The tests included an EEG, a neurological exam and a CAT scan. Then, before the Berbick fight, Demopoulos was quoted as saying that the Mayo Clinic, UCLA and NYU tests, which involved 30 doctors, all showed "absolutely no evidence that Muhammad had sustained any injury to any vital organ.... His blood tests indicate he has the vessels of a young man." He attributed the slurring to "a psychosocial response" and added, "If the slurring were due to permanent damage, it would be there all the time."
Last February, Casson and SI reporters visited Demopoulos at NYU to review Ali's CAT scan. "They read this as normal?" Casson asked, referring to the NYU neuroradiologists who had approved the report. Demopoulos assented. "I wouldn't have read this as normal," said Casson, looking closely at the sequence of X-rays. "I don't see how you can say in a 39-year-old man that these ventricles aren't too big. His third ventricle's big. His lateral ventricles are big. He has a cavum septum pellucidum." Demopoulos stood by the NYU specialists' negative findings.
In the course of the discussion that followed, Casson made the point that many boxers with enlarged ventricles and a cavum have neurological problems. He said that given what Ali's CAT scan showed, additional testing—particularly exams that identify shortcomings in memory—might have been in order. Such testing was not done at NYU. Demopoulos said that Ali probably would not agree to these tests now because "he's depressed" and because "everybody is telling him there's something dreadfully wrong with him, that, in essence, 'You're no good anymore.' "
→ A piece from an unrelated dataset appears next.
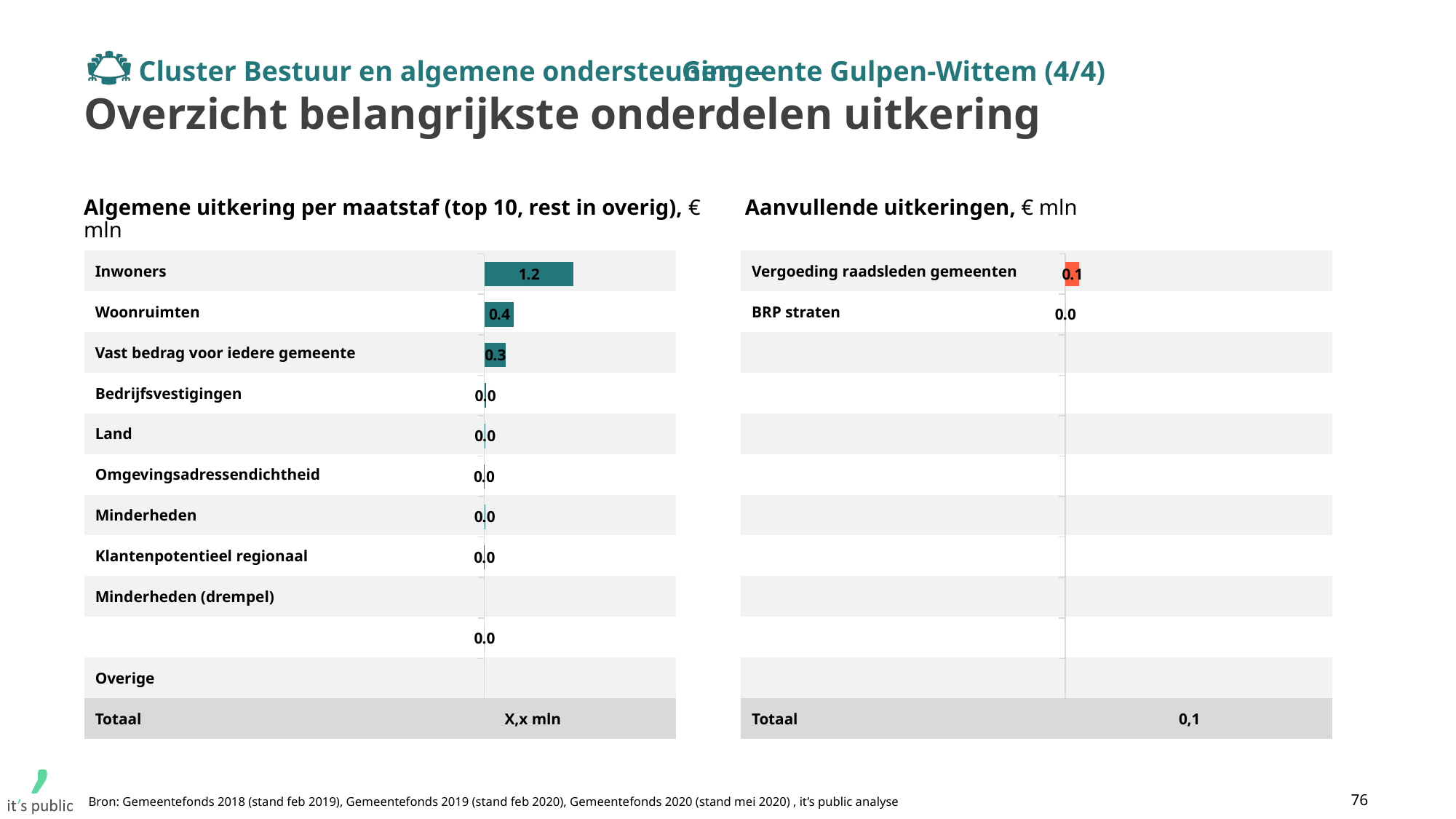
In the chart 'Algemene uitkering per maatstaf', what is the value for Vast bedrag voor iedere gemeente? 0.3 In the chart 'Algemene uitkering per maatstaf', what is the difference between the values for Inwoners and Woonruimten? 0.8 In the chart 'Algemene uitkering per maatstaf', what is the value for Bedrijfsvestigingen? 0.0 What kind of chart is the 'Aanvullende uitkeringen' chart? Bar chart In the chart 'Algemene uitkering per maatstaf', which is larger, the value for Woonruimten or the value for Vast bedrag voor iedere gemeente? Woonruimten In the chart 'Algemene uitkering per maatstaf', which category has the highest value? Inwoners In the chart 'Aanvullende uitkeringen', what is the total shown in the Totaal row? 0,1 What unit is stated in the title of the 'Aanvullende uitkeringen' chart? € mln In the chart 'Algemene uitkering per maatstaf', what is the value for Woonruimten? 0.4 In the chart 'Aanvullende uitkeringen', what is the value for Vergoeding raadsleden gemeenten? 0.1 In the chart 'Aanvullende uitkeringen', what is the value for BRP straten? 0.0 In the chart 'Algemene uitkering per maatstaf', what is the value for Inwoners? 1.2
Casson asked, "What do you base this diagnosis of depression on if a psychiatrist hasn't examined him? Does he have any of the vegetative symptoms of depression? Loss of appetite, changing sleep patterns?"
Demopoulos: "He has changes in sleeping patterns. But I'll tell you what tips you off that it's not an organic problem. The man perks up sometimes under favorable circumstances, and he's just like the Ali of old."
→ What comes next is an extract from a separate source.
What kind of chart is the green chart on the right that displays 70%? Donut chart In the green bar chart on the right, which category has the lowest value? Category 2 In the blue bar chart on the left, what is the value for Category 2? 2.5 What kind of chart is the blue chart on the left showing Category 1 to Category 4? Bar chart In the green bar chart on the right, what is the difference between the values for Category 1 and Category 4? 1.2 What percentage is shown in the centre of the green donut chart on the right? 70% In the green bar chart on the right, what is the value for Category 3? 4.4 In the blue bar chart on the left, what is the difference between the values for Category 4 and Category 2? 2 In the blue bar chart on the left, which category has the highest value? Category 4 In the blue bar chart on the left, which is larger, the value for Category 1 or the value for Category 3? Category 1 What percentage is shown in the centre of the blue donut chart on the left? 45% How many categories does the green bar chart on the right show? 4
Casson: "Well, that doesn't mean it's not organic. I've seen many patients, especially the early dementias, who one day seem fine, the next day seem terrible, the next day seem fine.... Do you think slurring of speech is from depression?"
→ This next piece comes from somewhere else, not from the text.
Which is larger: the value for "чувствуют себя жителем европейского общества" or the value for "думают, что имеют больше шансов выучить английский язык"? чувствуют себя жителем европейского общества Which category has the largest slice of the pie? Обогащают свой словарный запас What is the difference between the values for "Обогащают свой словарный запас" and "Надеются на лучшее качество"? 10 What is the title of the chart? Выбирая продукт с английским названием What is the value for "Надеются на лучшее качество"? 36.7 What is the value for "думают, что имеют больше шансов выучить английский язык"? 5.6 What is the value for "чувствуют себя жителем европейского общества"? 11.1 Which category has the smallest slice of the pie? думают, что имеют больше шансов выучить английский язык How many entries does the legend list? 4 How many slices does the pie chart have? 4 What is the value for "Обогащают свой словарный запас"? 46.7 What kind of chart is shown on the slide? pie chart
Demopoulos: "I think in his case, yes. You have to see the man. You have to meet him, you have to know him, and you have to talk to him."
The testing methods employed by contemporary researchers such as Casson, Ross and Kaste have centered on CAT scans, neurological exams and neuropsychological testing. A formal neurological exam consists of a battery of tests measuring muscle tone and strength, reflexes, coordination and balance (the subject is asked to walk and then hop in a straight line), eye movement, heart and lung function and basic cognitive exercises. In the cognitive tests, the subject is asked to spell some simple words backward or to name the year and day of the week. Casson stresses that in the case of Ali one cannot make a judgment on the basis of the scan alone; one must also test Ali neurologically. All's previous neurological results have all been reported as normal, although SPORTS ILLUSTRATED has learned that one of those exams nevertheless revealed a mild organic mental syndrome, i.e., failure to perform normally on the cognitive tests.
In their unpublished, ongoing research, Casson and his colleague, Dr. Ozzie Siegel, chief psychologist at the Queens Hospital Center in New York, have introduced a third test to their study of boxers, the neuropsychological battery. These are standardized probes of perception and short-term memory. The subject is asked to recall the details of a paragraph that is read to him. He also uses a pencil to connect dots and to draw simple geometric designs, once from memory and once with the design in front of him. His performance is timed as well as analyzed. To a layman, how somebody draws a squiggle may not seem like a sophisticated test of brain damage. But Siegel points out that this battery had been used for years to measure damage in victims of head injuries, from such things as car crashes or falls, and it had been found reliable. When neuropsychological tests are given to boxers, say Casson and Siegel, the results tend to correlate with the findings of the CAT scans and, to a lesser extent, the neurological exams.